Charles de Gaulle Kimdir ? Hayatı Ve Biyografisi
Charles de Gaulle Kimdir ? Hayatı Ve Biyografisi
Doğum tarihi: 22 Kasım 1890, Lille, Fransa
Ölüm tarihi ve yeri: 9 Kasım 1970, Colombey-les-Deux-Eglises, Fransa
Charles de Gaulle Biyografi
Fransız general ve devlet adamı Charles Andre Joseph Marie De Gaulle (1890-1970), II. Dünya Savaşı sırasında Özgür Fransız kuvvetlerine liderlik etti. Yetenekli bir yazar ve etkili hatip, 1958’den 1969’a kadar Fransa cumhurbaşkanı olarak görev yaptı.
Charles De Gaulle, 23 Kasım 1890’da kuzey sanayi şehri Lille’de doğdu. Babası Henri, bir felsefe ve matematik öğretmeni ve Prusyalıların Fransızların dünyanın en büyük ordusu olduğunu düşündüğü şeyi aşağılayıcı bir şekilde yendiği 1870 Fransa-Prusya Savaşı’nın gazisiydi. Bu kayıp, yenilginin intikamını almak ve Alsace ve Lorraine eyaletlerini geri kazanmak için yaşayacağına söz veren bir vatansever olan yaşlı De Gaulle’nin hayatını renklendirdi. Tavrı, intikamının ve en büyük Avrupa gücü olarak Fransa’nın restorasyonunun araçları olarak yetiştirdiği oğullarının hayatlarını derinden etkiledi.

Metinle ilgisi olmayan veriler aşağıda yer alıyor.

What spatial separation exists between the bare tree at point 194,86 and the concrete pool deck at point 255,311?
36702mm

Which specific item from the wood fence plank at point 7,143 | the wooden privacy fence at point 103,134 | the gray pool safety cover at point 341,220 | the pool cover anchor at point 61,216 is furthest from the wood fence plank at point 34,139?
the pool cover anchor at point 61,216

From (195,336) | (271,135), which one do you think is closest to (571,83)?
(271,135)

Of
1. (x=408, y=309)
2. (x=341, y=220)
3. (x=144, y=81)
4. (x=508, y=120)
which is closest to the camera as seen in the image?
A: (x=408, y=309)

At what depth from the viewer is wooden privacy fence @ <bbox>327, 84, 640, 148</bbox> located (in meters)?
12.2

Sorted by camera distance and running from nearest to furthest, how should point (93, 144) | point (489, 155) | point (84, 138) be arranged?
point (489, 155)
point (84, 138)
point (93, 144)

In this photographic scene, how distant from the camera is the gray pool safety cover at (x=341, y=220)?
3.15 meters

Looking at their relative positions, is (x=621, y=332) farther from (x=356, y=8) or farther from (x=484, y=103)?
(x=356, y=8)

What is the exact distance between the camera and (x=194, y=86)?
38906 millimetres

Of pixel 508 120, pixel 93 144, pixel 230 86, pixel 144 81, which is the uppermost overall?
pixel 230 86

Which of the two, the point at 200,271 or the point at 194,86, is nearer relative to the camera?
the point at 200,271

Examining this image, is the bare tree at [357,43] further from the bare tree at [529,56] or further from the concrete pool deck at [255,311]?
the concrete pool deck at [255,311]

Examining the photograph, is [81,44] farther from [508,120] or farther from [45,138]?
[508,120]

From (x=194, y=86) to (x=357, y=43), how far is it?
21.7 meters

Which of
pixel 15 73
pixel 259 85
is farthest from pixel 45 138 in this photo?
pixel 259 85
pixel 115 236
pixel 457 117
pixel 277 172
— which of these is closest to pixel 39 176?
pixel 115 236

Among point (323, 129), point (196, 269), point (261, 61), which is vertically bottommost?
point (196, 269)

Charles De Gaulle, ilk yıllarından itibaren hem babası hem de annesi tarafından Fransız tarihine daldı. Yüzyıllar boyunca De Gaulle’ün ataları, neredeyse her zaman Fransa’yı işgalcilerden koruyan vatanseverler olarak Fransız tarihinde bir rol oynamıştı. 14. yüzyılda bir Chevalier de Gaulle, Vire şehrini savunmak için işgalci bir İngiliz ordusunu yendi ve Jean de Gaulle, Agincourt Savaşı’nda (1415) anılır.
Charles’ın büyük-büyük-büyükbabası Jean Baptiste de Gaulle, bir kralın danışmanıydı. Büyükbabası Julien Philippe de Gaulle, Paris’in popüler tarihini yazdı; Charles bu kitabı onuncu doğum gününde aldı ve genç bir çocukken okuyup tekrar okudu. Ayrıca yetenekli büyükannesi Julien Philippe’in karısı Josephine Marie’nin edebi eserlerine kendini adamıştı ve bu isim ona vaftiz isimlerinden ikisini verdi. Onun üzerindeki en büyük etkilerinden biri, tutkulu, romantik tarihi, İrlanda’nın Kurtarıcısı veya Daniel O’Connell’in Hayatıydı. Onun için her zaman, insanın dini veya siyasi zulme karşı direnişinin bir örneği ve kendi hayatında örnek aldığı ilham verici bir örnek olarak kaldı.
Belki de De Gaulle’ün oluşumu üzerindeki en büyük etki, Keltler hakkında Breton, İskoç, İrlanda ve Galler halklarının birliğini talep eden bir kitap yazan Charles de Gaulle adlı amcasından geldi. Genç De Gaulle, defterine amcasının kitabından, kendi hayatının bir kehaneti olduğu kanıtlanan bir cümle yazdı: “Bir kampta, gecenin karanlığında düşman saldırısına şaşırmış, her adamın karanlık bir kargaşa içinde tek başına savaştığı bir kampta. , hiç kimse standardı yükselten ve direniş için ilk çağrıyı yapan adamın derecesini veya rütbesini sormuyor.”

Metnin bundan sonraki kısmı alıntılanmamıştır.